Enterprise RIAs require leadership

As founder‑led models give way to platforms, leadership depth and governance become strategic assets.

MAI has invested heavily in leadership development through formal programs and managing partner roles. At Hightower, Restieri has focused on building a best‑in‑class executive team across investments, compliance, operations, and human capital, providing advisors confidence that the firm can scale responsibly.

The common thread: enduring firms invest in leadership well before succession becomes urgent. Transparency, clear decision‑making structures, and internal mobility are no longer optional; they are foundational to continuity.

Alternatives demand discipline, education, and trust

In serving affluent and ultra‑high‑net‑worth clients, alternatives have shifted from differentiation to expectation. But access alone is insufficient.

Buoncore outlined MAI’s underwriting discipline, centered on thesis clarity, manager quality, and structural alignment. Fleissig emphasized that true differentiation still comes from scale—the ability to access co‑investments, negotiate economics, and maintain long‑standing GP relationships.

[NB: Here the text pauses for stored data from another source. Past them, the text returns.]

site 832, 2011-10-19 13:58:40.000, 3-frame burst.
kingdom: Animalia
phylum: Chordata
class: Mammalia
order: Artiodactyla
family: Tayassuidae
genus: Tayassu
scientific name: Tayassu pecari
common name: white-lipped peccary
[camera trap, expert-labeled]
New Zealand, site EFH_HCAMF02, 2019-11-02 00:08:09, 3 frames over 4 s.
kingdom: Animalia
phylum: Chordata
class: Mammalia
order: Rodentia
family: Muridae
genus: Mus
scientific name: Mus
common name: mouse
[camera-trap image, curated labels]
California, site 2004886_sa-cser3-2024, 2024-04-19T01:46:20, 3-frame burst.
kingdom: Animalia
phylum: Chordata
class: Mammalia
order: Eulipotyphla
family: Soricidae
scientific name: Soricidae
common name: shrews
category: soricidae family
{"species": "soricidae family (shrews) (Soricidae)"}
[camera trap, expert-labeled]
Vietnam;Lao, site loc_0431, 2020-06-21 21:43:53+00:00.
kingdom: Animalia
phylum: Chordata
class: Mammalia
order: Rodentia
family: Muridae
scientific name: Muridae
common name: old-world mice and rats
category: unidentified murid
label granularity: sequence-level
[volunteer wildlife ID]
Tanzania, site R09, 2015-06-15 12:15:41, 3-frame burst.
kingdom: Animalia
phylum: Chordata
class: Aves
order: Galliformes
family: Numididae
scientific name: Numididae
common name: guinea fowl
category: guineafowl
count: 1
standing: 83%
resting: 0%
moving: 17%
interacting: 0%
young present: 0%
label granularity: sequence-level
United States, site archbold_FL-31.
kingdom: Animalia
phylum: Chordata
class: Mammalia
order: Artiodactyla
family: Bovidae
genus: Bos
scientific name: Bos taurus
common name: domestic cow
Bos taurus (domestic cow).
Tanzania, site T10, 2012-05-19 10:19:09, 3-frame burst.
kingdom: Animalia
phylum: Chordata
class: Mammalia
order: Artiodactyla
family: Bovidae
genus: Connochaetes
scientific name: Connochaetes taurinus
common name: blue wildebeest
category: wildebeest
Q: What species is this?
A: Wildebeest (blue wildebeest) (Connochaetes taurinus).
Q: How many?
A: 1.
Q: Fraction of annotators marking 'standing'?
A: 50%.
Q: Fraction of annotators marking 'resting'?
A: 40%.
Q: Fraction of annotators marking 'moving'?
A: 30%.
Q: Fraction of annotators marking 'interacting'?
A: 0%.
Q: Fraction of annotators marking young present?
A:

Restieri offered a necessary caution on “democratization.” Broader access does not eliminate responsibility. Education, transparency, and suitability remain critical to protecting client trust as alternative structures evolve.

Key takeaway:
In alternatives, scale expands access—but discipline preserves trust.

Building for the long game

Reflecting on what they would do differently, the panelists resisted hindsight perfection. Fleissig acknowledged the advantage of earlier investment in technology and data infrastructure. Buoncore emphasized continuous reinvention over optimization. Restieri highlighted the enduring value of flexible models that balance centralized scale with local entrepreneurialism.

Together, their perspectives underscored a defining truth for the modern RIA: Growth is no longer powered by assets alone. It is shaped by culture, leadership, integration, and strategic intent.

Firms that treat growth as a long‑term discipline—evolving continuously while remaining anchored to client outcomes—are best positioned to shape the next chapter of the wealth management industry.